Rapide installation dans la case de passage de l’hôpital, et nous rendons visite à l’équipe soignante. Une des particularités de l’établissement est qu’il est situé en face d’un bras de la mare et qu’on y accède en pirogue. Les installations en banco sont sommaires mais la salle de soin est équipée de tout le matériel nécessaire. La deuxième particularité réside dans le fait qu’il n’y a pas de chambres. Les malades, en majorité des nomades, arrivent en famille et installent leur tente traditionnelle dans la cour de l’immense concession.

 

Rencontre avec Zado, l’infirmier. Son service exige qu’il ne porte pas le cheich. C’est étonnant de voir un tamacheq tête nue. Il est même chevelu mais non crépu. Ses yeux par contre n’ont pas besoin de cheich pour être mis en valeur. Un regard profond, serein, solide et fier.

 

— Bonjour Zado, comment ça va ?

— ça va, on est là.

 

Je vous laisse méditer cette réponse, aux multiples sens.

Anna est là aussi. Cette jeune septuagénaire suisse à la retraite, remplace le médecin en chef, sœur Anne Marie, partie en Europe afin de récolter des fonds pour l’association qui fait tourner l’hôpital. Très sympa, très calme, comme tout le monde ici. Elle nous fait visiter les locaux et nous raconte son travail en compagnie de son jeune assistant, aide-soignant et traducteur. Par chance El Bakhir est là. Il est infirmier et dirige une des antennes de l’hôpital en brousse, un petit dispensaire à 45 km d’ici. Nous partirons avec lui à la chasse il connaît parfaitement la région et ses habitants. Rendez vous est pris cet après midi pour le départ en brousse.

 

Retour en ville, achat des vivres pour les pisteurs et le campement, le thé, indispensable, le riz, le tabac, le concentré de tomate, le pain traditionnel du Nord. Pour le souvenir une plaque de sel amenée de Taoudéni par une caravane de chameaux après 3 semaines de voyage. Retour à la case de passage, que nous utilisons comme camp de base. Reconditionnement des affaires, des glacières, préparation des affaires de chasse et après un rapide repas on enfile la tenue de chasse. C’est parti.

Par chance, en ville, nous croisons Zacharie avec sa petite famille, c’est le jour du marché. Il est notre 2èmepisteur et nous gagnons un temps précieux. Nous n’avons pas besoin de le chercher. Pendant que nous allons saluer le directeur des Eaux et Forêts, il rassemble ses affaires. Sa femme et son bébé sont aussi du voyage. Nous les ramenons au village à 1h environ d’ici.

Encore une dizaines de km de goudron, puis sur la gauche, c’est la piste. Cap vers le Nord. J’enclenche le 4x4, à fond cette fois ci…, et nous voilà dans le sable à serpenter de dunes en dunes. La ballade est agréable, confortable sur le sable. El Bakhir me guide car de nombreuses pistes secondaires mènent à des petits villages et la piste principale n’est pas toujours lisible.

### Consignes
**1.** Recopiez mot pour mot le passage de l'extrait allant de « Rencontre avec Zado, l’infirmier. » jusqu'à « solide et fier. ».
**2.** D'après l'extrait, par quel moyen accède-t-on à l'hôpital ?
**3.** Quels vivres sont achetés en ville pour les pisteurs et le campement, selon l'extrait ? Citez-les tous.
Les lignes ne servent à rien dans cet exercice.

### Lignes

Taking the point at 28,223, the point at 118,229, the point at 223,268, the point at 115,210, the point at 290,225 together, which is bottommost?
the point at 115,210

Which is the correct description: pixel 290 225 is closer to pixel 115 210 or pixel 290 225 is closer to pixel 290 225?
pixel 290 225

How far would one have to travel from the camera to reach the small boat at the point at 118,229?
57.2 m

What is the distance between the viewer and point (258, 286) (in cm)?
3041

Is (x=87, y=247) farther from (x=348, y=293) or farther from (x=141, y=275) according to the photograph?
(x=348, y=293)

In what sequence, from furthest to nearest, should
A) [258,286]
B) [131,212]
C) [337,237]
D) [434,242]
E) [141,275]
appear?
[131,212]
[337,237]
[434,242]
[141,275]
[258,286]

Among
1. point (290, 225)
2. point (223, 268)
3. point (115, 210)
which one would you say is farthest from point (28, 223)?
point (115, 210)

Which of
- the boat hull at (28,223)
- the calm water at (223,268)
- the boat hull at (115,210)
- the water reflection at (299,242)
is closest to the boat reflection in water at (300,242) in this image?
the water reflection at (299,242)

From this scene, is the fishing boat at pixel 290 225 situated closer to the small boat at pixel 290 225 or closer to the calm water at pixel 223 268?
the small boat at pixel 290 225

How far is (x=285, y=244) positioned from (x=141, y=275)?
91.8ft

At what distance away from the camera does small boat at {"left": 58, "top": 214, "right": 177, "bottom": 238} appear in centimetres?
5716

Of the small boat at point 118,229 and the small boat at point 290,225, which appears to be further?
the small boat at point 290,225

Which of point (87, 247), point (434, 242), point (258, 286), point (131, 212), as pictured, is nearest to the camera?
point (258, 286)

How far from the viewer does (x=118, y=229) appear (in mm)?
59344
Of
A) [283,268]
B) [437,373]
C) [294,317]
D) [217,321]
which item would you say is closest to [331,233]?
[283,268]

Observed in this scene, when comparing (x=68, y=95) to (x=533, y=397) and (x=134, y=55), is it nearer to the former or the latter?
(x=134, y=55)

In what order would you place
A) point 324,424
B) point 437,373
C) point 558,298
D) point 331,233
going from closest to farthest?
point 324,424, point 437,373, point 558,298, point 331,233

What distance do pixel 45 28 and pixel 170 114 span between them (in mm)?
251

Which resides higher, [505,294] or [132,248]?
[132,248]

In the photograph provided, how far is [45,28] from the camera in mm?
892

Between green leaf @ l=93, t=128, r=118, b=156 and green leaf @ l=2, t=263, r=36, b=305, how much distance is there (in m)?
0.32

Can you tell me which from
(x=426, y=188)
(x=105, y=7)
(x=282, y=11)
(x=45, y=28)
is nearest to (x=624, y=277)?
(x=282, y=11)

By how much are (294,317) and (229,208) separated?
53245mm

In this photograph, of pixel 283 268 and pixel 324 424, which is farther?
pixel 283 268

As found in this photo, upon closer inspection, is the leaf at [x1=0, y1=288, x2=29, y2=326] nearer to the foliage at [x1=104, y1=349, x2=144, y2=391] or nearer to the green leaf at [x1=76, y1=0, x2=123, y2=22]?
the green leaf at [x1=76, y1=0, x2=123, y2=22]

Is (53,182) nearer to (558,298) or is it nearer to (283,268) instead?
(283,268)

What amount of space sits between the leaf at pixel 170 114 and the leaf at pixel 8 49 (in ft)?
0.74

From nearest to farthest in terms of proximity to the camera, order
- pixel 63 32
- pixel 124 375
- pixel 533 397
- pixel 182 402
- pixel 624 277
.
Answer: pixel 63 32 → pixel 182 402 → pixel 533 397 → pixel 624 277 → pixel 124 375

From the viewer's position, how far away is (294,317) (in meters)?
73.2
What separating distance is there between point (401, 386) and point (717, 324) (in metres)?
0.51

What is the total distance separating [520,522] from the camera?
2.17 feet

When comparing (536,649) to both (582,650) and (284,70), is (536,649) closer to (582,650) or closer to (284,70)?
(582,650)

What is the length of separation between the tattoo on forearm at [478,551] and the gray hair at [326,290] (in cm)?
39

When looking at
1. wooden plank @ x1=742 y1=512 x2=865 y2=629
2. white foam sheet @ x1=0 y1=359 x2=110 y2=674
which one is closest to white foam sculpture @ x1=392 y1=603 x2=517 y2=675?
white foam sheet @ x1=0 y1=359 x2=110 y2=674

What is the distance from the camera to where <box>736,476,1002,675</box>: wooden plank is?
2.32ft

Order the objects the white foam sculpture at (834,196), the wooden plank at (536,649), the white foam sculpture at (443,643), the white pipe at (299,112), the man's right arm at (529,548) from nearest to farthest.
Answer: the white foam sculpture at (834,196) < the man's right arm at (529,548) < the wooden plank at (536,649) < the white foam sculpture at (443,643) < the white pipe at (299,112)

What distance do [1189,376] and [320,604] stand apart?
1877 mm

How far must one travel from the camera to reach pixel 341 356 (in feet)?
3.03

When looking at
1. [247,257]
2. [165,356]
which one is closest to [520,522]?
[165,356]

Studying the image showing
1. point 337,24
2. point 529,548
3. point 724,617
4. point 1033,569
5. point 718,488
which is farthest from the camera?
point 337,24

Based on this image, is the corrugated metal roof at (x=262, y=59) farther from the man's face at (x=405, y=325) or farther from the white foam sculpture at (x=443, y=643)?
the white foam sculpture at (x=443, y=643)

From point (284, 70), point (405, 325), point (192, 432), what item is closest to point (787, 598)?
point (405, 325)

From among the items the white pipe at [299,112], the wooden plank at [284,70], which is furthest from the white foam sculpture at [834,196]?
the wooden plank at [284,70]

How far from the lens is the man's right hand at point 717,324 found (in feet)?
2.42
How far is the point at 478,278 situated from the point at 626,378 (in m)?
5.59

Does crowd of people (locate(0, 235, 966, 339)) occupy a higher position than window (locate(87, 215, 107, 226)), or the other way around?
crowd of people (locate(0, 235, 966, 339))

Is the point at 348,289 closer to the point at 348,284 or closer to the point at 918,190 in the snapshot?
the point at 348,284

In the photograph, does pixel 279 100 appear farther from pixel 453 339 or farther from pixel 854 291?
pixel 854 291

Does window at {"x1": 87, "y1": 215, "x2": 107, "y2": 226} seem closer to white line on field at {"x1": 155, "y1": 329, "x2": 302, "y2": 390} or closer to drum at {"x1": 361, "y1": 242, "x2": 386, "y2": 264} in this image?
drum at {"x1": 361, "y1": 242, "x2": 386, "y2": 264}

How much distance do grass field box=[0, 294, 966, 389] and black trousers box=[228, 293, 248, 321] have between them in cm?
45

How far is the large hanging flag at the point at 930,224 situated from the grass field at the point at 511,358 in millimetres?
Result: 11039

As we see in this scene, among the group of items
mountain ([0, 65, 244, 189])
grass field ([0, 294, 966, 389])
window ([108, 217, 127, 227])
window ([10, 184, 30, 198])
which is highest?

### Corrigé
**1.**
Rencontre avec Zado, l’infirmier. Son service exige qu’il ne porte pas le cheich. C’est étonnant de voir un tamacheq tête nue. Il est même chevelu mais non crépu. Ses yeux par contre n’ont pas besoin de cheich pour être mis en valeur. Un regard profond, serein, solide et fier.

**2.** En pirogue.

**3.** Le thé, le riz, le tabac, le concentré de tomate, le pain traditionnel du Nord.